Metric | Reported | Expected | Year-Ago |
Adjusted Earnings Per Share | $0.52 | $0.50 | $0.51 |
Revenue | $3.04 billion | $3.07 billion | $3.16 billion |
Source: Financial Times
Thomson Reuters’ adjusted earnings per share increased 2% and its revenues from continuing operations decreased 3.8% compared with the second quarter of fiscal 2014. The company noted that its results were heavily impacted by foreign exchange headwinds during the quarter, which reduced its earnings per share by $0.06 and its revenues by 6%. Excluding the impact of currency, its earnings per share increased 13.7% to $0.58 and its revenue increased 2%.
Here’s a quick breakdown of 12 other notable statistics from the report compared with the year-ago period:
- Adjusted net income decreased 1.2% to $410 million
- Organic revenues increased 2%
- Cash flow from operations increased 6.3% to $931 million
- Adjusted earnings before interest, taxes, depreciation, and amortization (EBITDA) decreased 2.4% to $856 million
- Adjusted EBITDA margin expanded 40 basis points to 28.2%
- Excluding the impact of currency, adjusted EBITDA increased 3% and the adjusted EBITDA margin expanded 50 basis points
- Underlying operating profit decreased 0.9% to $576 million
- Underlying operating profit margin expanded 60 basis points
- Excluding the impact of currency, underlying operating profit increased 7% and the underlying profit margin expanded 100 basis points
- Free cash flow increased 8.7% to $709 million
- Repurchased 8.5 million shares of its common stock for a total cost of approximately $348 million
- Diluted weighted-average number of common shares outstanding decreased 3% to 788.9 million
Even though Thomson Reuters was heavily impacted by foreign exchange headwinds in the second quarter, it did go on to reiterate its full-year outlook on fiscal 2015, calling for the following performance:
- Positive organic revenue growth
- Adjusted EBITDA margin in the range of 27.5-28.5%
- Underlying operating profit margin in the range of 18.5-19.5%
- Free cash flow in the range of $1.55-1.75 billion
Thomson Reuters also announced that it will be maintaining its quarterly dividend of $0.335 per share, and the next payment will come on September 15 to shareholders of record at the close of business on August 20.
Could the rally continue?
It was a great quarter overall for Thomson Reuters, so I think the pop in its stock is warranted.

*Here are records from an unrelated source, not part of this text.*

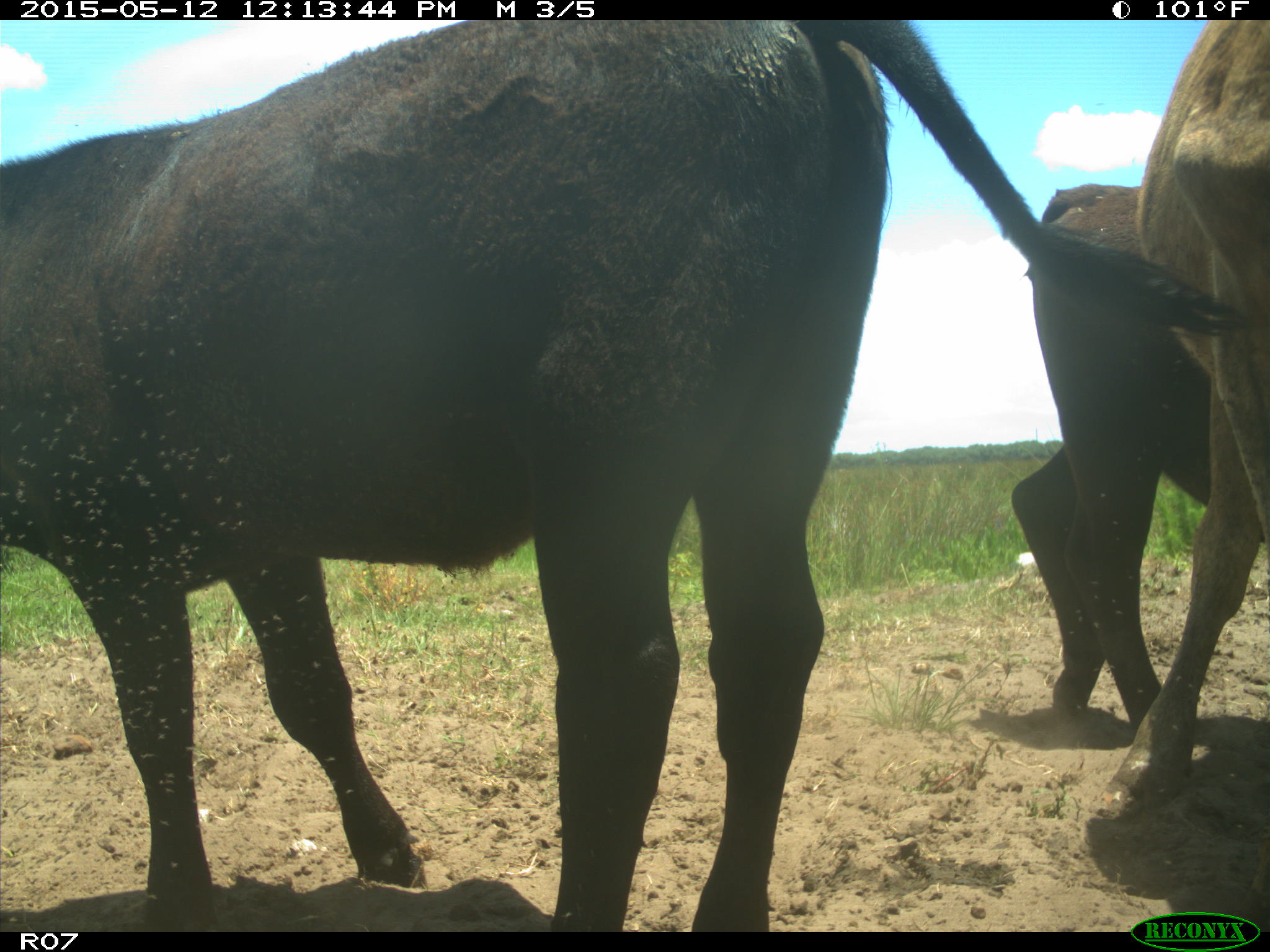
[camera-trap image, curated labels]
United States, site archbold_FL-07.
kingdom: Animalia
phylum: Chordata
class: Mammalia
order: Artiodactyla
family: Bovidae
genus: Bos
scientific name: Bos taurus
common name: domestic cow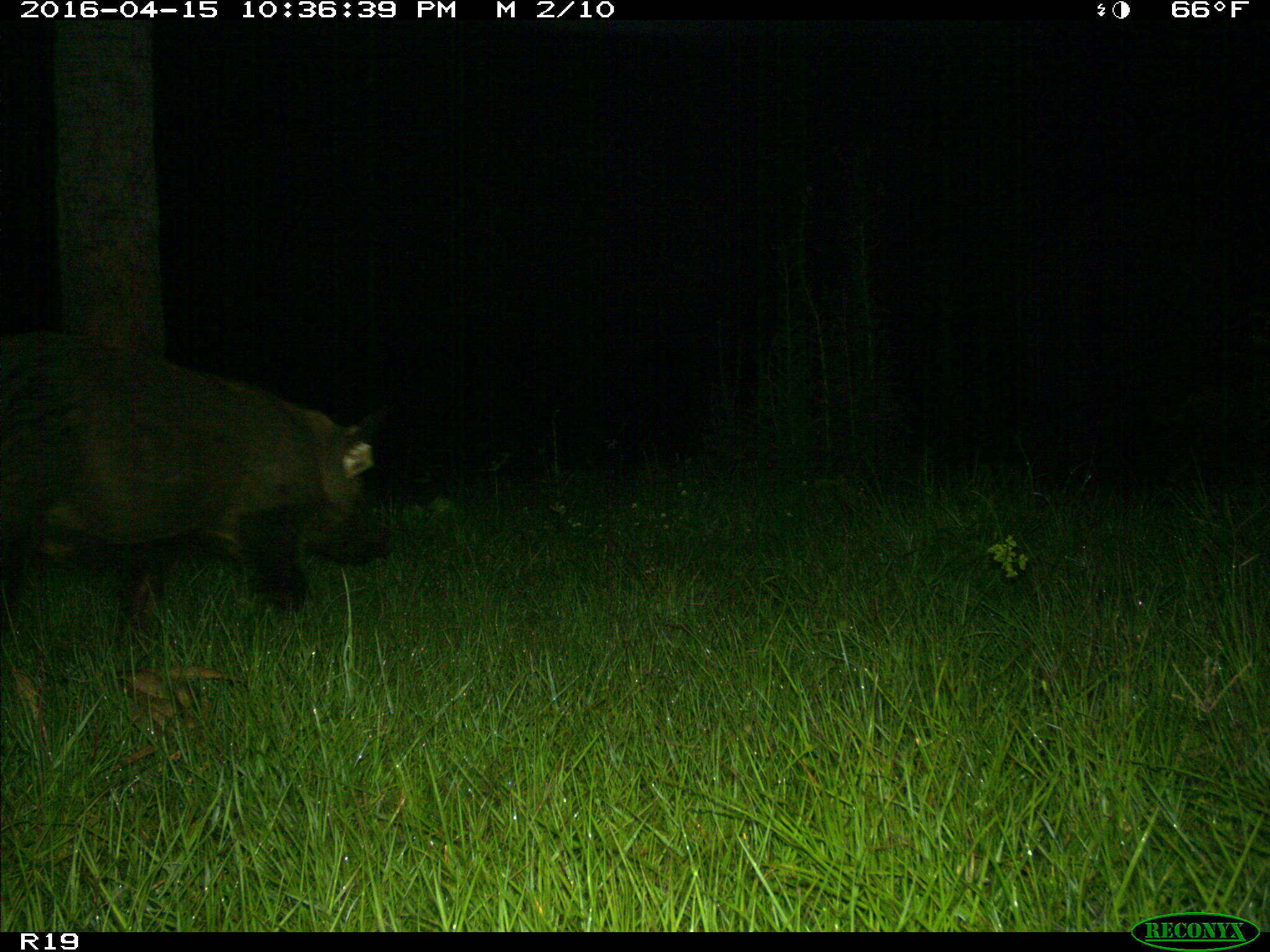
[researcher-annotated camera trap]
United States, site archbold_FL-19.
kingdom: Animalia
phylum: Chordata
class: Mammalia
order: Artiodactyla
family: Suidae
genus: Sus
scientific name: Sus scrofa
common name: wild boar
Sus scrofa (wild boar).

I also think this could be the start of a sustained rally to new 52-week highs because its stock still trades at very attractive forward valuations, because it has a high dividend yield with an extensive track record of increasing its annual payment, and because it has been actively repurchasing its shares.

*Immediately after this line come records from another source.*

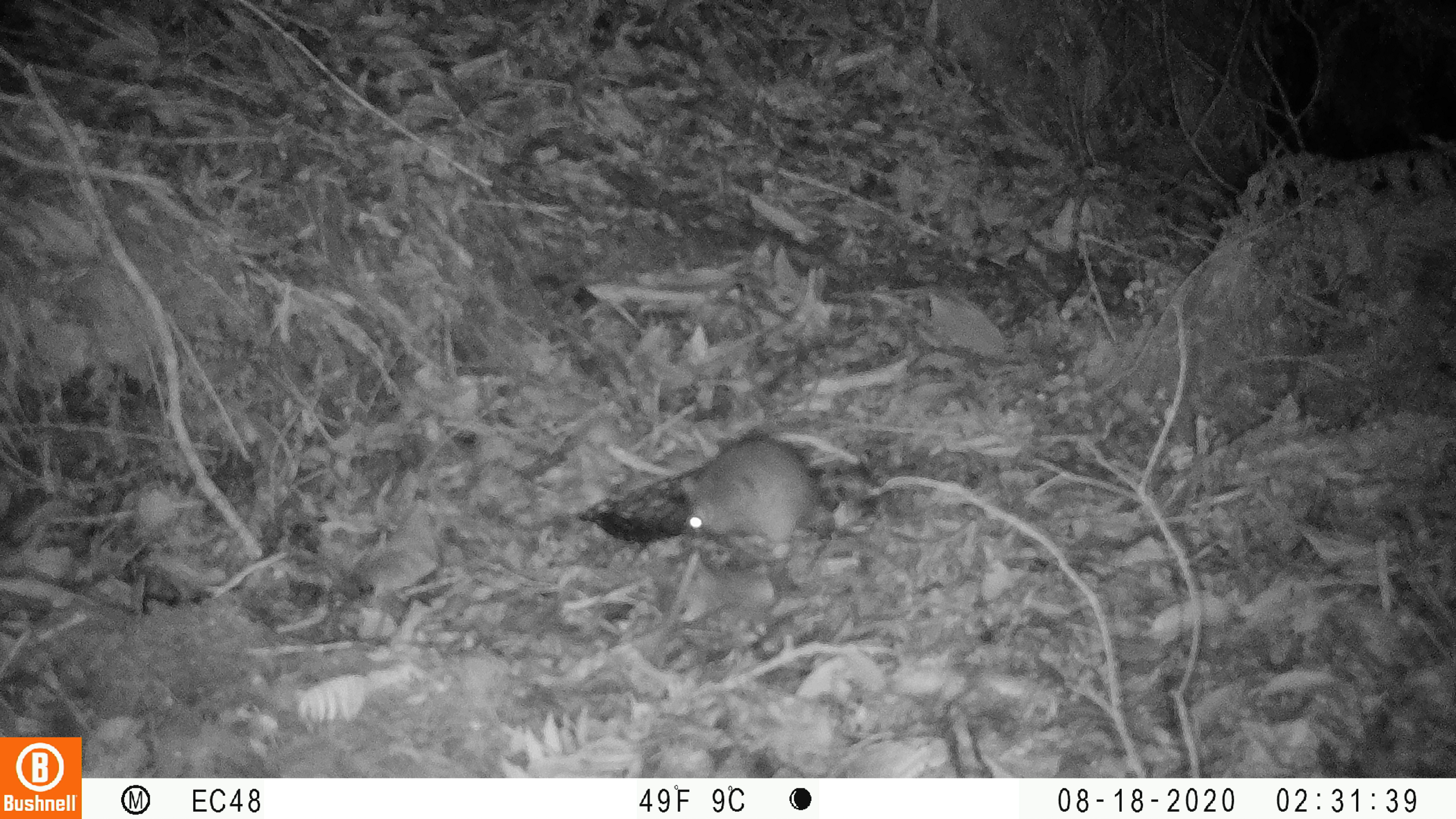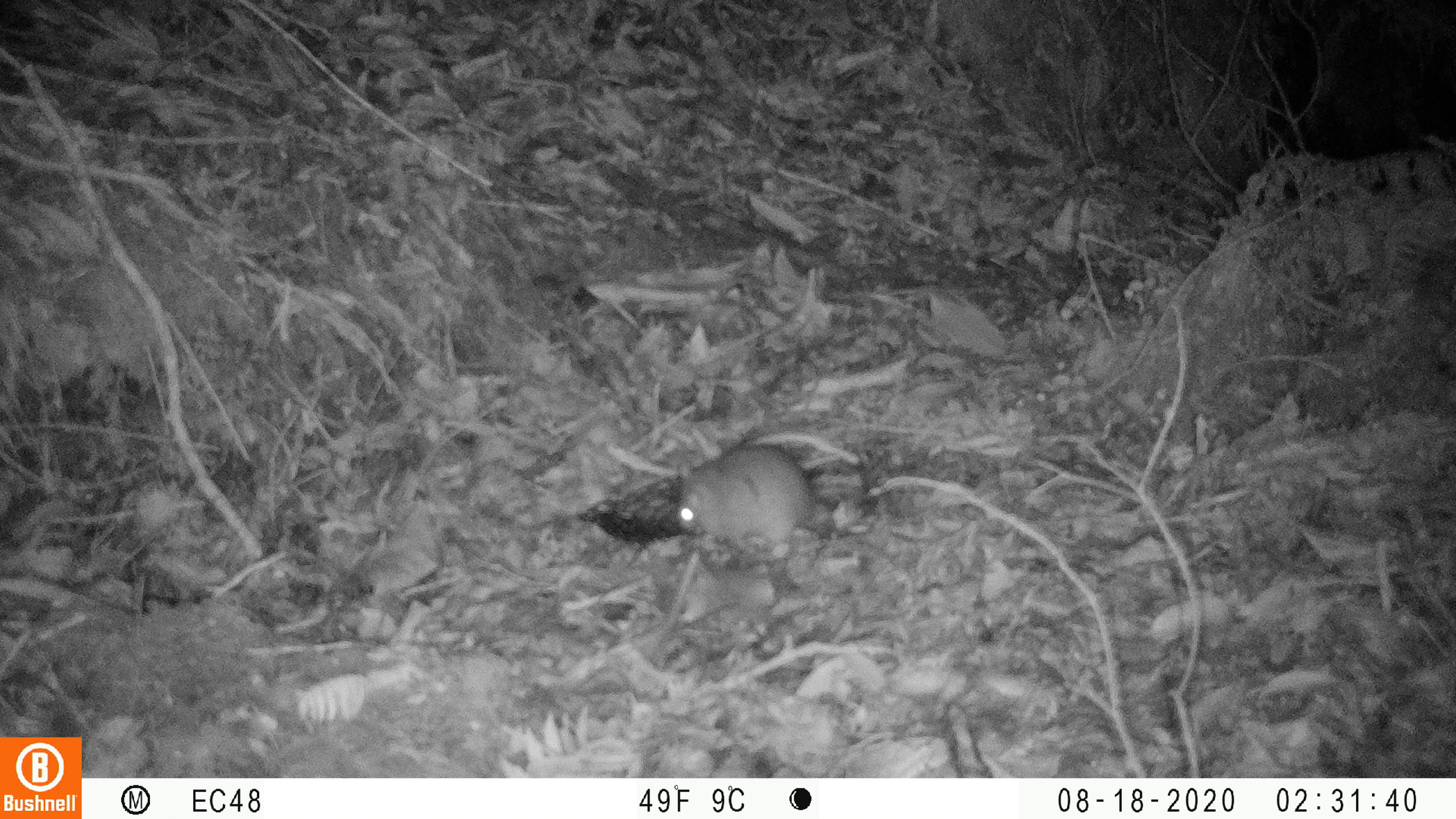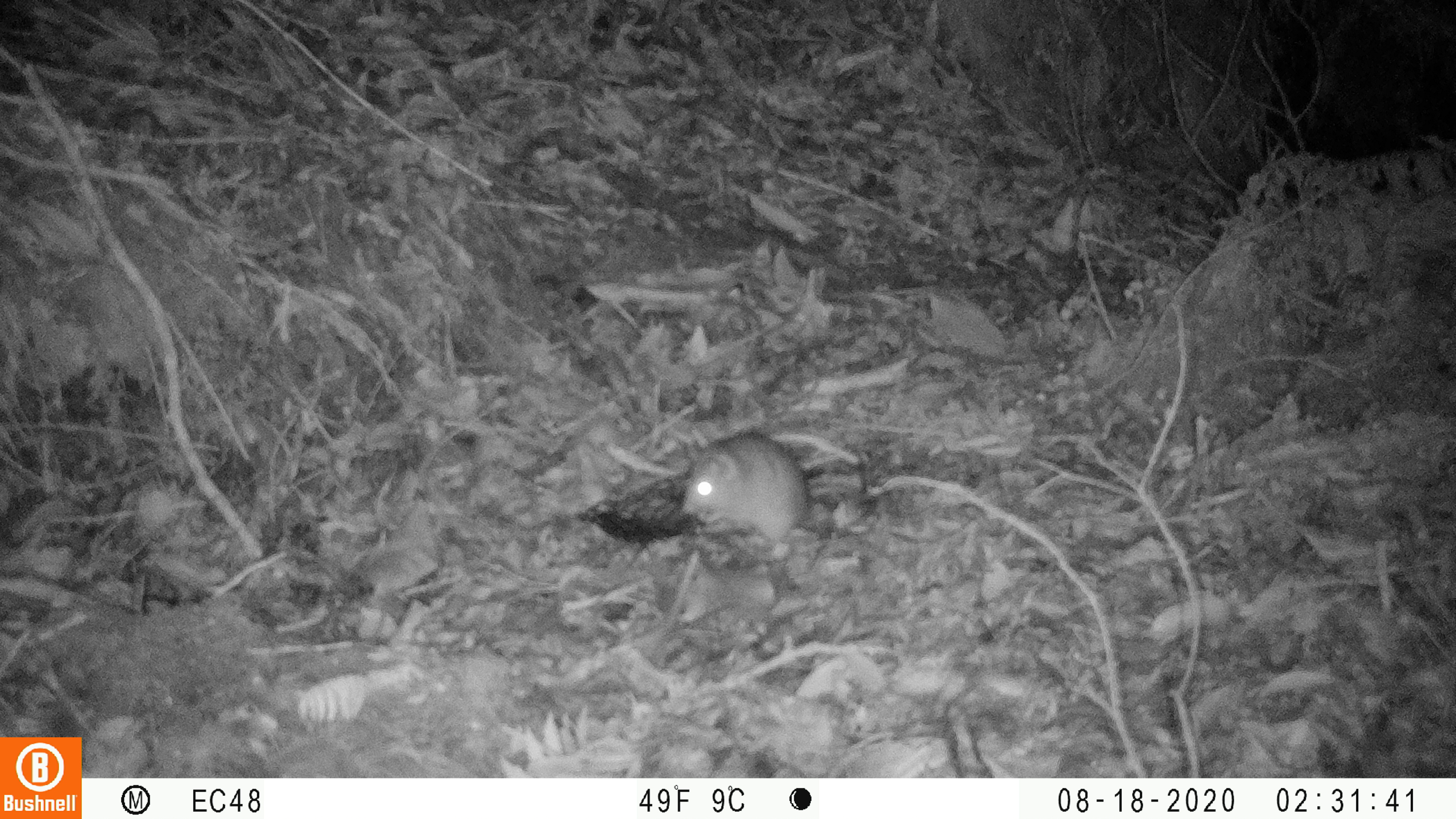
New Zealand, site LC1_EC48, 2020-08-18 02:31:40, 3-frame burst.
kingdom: Animalia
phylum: Chordata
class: Mammalia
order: Rodentia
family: Muridae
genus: Rattus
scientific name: Rattus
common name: rat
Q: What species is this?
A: Rat (Rattus).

First, Thomson Reuters’ stock trades at just 25 times fiscal 2015’s estimated earnings per share of $2.02 and only 22 times fiscal 2016’s estimated earnings per share of $2.30, both of which are inexpensive compared with its five-year average price-to-earnings multiple of 42.6.
Second, Thomson Reuters pays an annual dividend of $1.34 per share, which gives its stock a 3.2% yield at today’s levels. The company has also increased its dividend for 22 consecutive years, making it one of the top dividend-growth plays in the market today, and its increased amount of free cash flow could allow this streak to continue for the foreseeable future.

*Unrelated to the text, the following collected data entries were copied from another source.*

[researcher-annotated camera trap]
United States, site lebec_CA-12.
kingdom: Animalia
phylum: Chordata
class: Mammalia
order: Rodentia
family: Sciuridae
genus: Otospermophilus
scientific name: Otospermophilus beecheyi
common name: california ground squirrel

Third, Thomson Reuters has been actively repurchasing its shares, including $1.02 billion in repurchases in fiscal 2014 and $696 million in repurchases in the first half of fiscal 2015, and this will help boost earnings growth going forward. This repurchase activity and its dividend-growth history also shows that the company is deeply dedicated to maximizing shareholder returns.
With all of the information provided above in mind, I think Thomson Reuters represents one of the best long-term investment opportunities in the market today. Foolish investors should strongly consider beginning to scale in to positions over the next couple of trading sessions.